Die Kammer hat die Klage abgewiesen. Während sich die Parteien über die Frage der willentlichen Nichterfüllung gestritten haben, kommt es für die Kammer hierauf gar nicht an: Es bestehe kein versicherungsvertraglich geschuldeter Deckungsschutz. Versicherungsschutz in einer Verkehrshaftungsversicherung bestehe grundsätzlich nicht für Vertragserfüllungskosten und infolgedessen auch nicht für Schadensersatzansprüche statt der Leistung wegen Nichterfüllung des Vertrages, und zwar unabhängig davon, ob es sich bei der Verkehrshaftungsversicherung um eine Eigenversicherung oder um eine Fremdversicherung handele. Versichert sei die fehlerhafte Erfüllung von Verkehrsverträgen, jedoch beschränkt auf die sekundäre Schadenersatzpflicht für Verlust, Beschädigung, Lieferfristüberschreitung und reine Vermögensschäden. Die Haftung aus der primären Leistungspflicht sei nicht Gegenstand der Verkehrshaftungsversicherung. Erfüllungskosten seien grundsätzlich vom Auftragnehmer eines Verkehrsvertrages zu tragen und nur in ausdrücklich vereinbarten Ausnahmefällen versichert. Die sonstigen der Risikosphäre des Auftragnehmers zugeordneten Vertragserfüllungskosten würden auch dann nicht zu einem Anspruch aus verkehrsvertraglicher Haftung führen, wenn sie von dem Auftraggeber des Versicherungsnehmers als Nichterfüllungsschaden an ihn herangetragen werden. Der Schadensersatzanspruch statt der Leistung wegen schlichter Nichterfüllung des Vertrages stelle sich nicht als die Realisierung der versicherten Gefahr an Transportmitteln oder Transportgütern während der Bewegung oder Bewegungsbereitschaft dar. Der Umstand, dass die Verkehrshaftungsversicherung bis zur Transportrechtsreform als Versicherung für fremde Versicherung ausgestaltet gewesen sei und nunmehr als Eigenversicherung, führe nicht zu einer Erweiterung des Versicherungsschutzes auf primäre Erfüllungsansprüche und aus deren Verletzung resultierende Schadensersatzansprüche statt der Leistung, was sich auch nicht aus den Versicherungsbedingungen ergebe.

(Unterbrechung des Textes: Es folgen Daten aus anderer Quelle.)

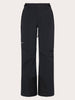 Oakley Canopy Insulated Pant 2027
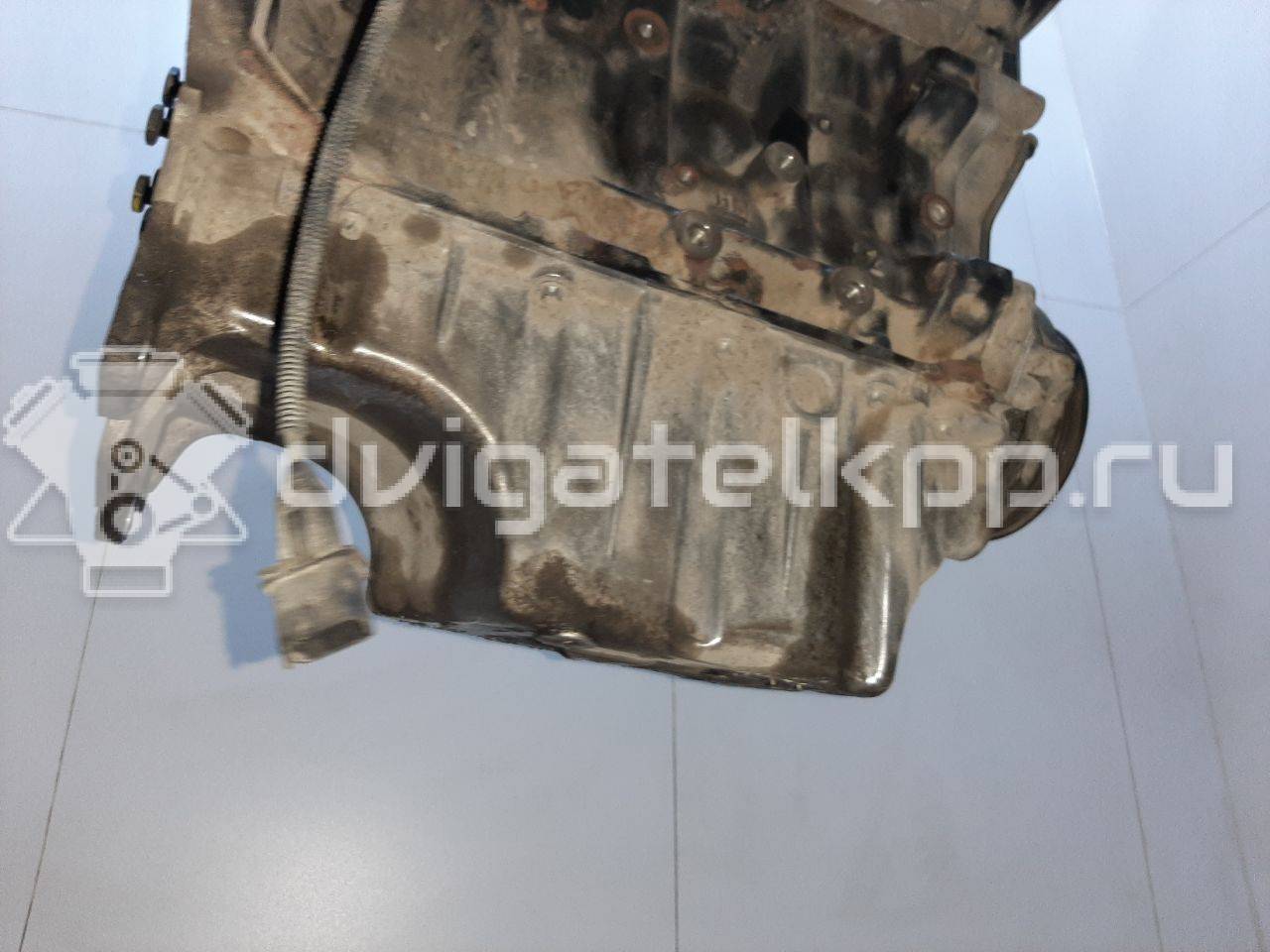 Фото Контрактный (б/у) двигатель A 18 XER для Opel / Vauxhall 137-140 л.с 16V 1.8 л бензин 55589099 {forloop.counter}}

Zusammenfassend lässt sich festhalten, dass die Kammer zu dem gut begründeten Ergebnis gelangt ist, dass Versicherungsschutz grundsätzlich nicht für Vertragserfüllungskosten und demgemäß auch nicht für Schadensersatzansprüche statt der Leistung wegen Nichterfüllung des Vertrages und zwar unabhängig davon, ob es sich bei der Verkehrshaftungsversicherung um eine Eigenversicherung oder um eine Fremdversicherung handele, besteht.U.S.